4. Metode empiris dalam hal melakukan perumusan hukum sangat penting untuk
dilakukan. Metode ini dipakai untuk menemukan pengertian yang sesungguhnya tentang hukum
yang terjadi dalam masyarakat. Kata empiris sendiri, Artinya suatu keadaan yang bergantung
pada bukti atau konsekuensi yang teramati oleh indera. menekankan peranan pengalaman dalam
memperoleh pengetahuan dan mengecilkan peranan akal. Istilah empirisme di ambil dari bahasa
Yunani empeiria yang berarti coba-coba atau pengalaman. Sebagai suatu doktrin empirisme
adalah lawan dari rasionalisme. Empirisme berpendapat bahwa pengetahuan tentang kebenaran
yang sempurna tidak diperoleh melalui akal, melainkan di peroleh atau bersumber dari panca
indera manusia, yaitu mata, lidah, telinga, kulit dan hidung. Dengan kata lain, kebenaran adalah
sesuatu yang sesuai dengan pengalaman manusia.
5. Penerapan aliran utility dalam kehidupan masyarakat sangat perlu untuk terus ditingkatkan.
Aliran utility ini pertama kali dikemukakan oleh Jeremy Betham pada tahun 1784-1832. Dalam
aliran ini, ia menjelaskan bahwa hukum itu harus mampu memberikan manfaat yang sangat
banyak untuk seluruh lapisan masyarakat.
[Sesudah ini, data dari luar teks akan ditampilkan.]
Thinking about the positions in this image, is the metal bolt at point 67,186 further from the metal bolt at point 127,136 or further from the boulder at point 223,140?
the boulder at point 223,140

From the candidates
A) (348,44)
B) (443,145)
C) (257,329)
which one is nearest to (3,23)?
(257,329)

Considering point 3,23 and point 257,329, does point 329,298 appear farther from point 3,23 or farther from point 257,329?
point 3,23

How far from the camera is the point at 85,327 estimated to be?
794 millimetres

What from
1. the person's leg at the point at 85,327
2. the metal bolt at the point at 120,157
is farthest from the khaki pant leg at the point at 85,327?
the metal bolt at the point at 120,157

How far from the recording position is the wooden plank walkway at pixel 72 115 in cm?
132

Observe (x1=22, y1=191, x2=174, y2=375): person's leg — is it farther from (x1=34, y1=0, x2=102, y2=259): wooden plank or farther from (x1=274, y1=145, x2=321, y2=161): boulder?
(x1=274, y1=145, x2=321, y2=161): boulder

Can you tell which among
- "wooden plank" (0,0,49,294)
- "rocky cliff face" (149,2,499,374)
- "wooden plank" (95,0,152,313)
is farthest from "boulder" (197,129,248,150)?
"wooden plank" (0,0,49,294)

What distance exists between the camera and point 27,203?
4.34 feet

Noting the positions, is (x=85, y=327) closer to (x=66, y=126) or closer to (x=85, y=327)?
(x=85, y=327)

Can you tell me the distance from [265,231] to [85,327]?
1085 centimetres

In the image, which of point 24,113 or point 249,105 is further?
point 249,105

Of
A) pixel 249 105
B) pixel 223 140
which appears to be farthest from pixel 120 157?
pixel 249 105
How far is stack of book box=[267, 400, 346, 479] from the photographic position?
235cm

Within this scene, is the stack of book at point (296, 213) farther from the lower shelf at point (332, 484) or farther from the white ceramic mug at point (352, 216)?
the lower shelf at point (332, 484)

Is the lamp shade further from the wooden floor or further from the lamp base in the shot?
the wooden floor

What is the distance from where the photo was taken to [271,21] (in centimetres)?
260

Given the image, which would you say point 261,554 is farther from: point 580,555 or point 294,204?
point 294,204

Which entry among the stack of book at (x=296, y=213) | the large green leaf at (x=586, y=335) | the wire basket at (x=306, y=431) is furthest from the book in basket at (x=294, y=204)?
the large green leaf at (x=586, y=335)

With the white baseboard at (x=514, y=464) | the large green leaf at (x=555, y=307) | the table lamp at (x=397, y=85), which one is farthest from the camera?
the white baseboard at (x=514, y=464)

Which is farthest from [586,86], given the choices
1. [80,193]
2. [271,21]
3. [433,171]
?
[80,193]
Jadi, hukum itu tidak boleh hanya mengatur
kepentingan perorangan melainkan harus dirasakan manfaatnya oleh banyak orang. Pun juga,
dalam teorinya berprinsip bahwa manusia bertindak adalah untuk memperbanyak kebahagiaan
dan mengurangi penderitaan. Ukuran baik buruknya tindakan bergantung pada apakah tindakan
tersebut dapat mendatangkan kebahagiaan atau tidak. Setiap kejahatan harus dipidanakan
setimpal dengan tindakan jahat tersebut dan sanksinya tidak boleh melebihi dari apa yang
diperlukan untuk mencegah kejahatan.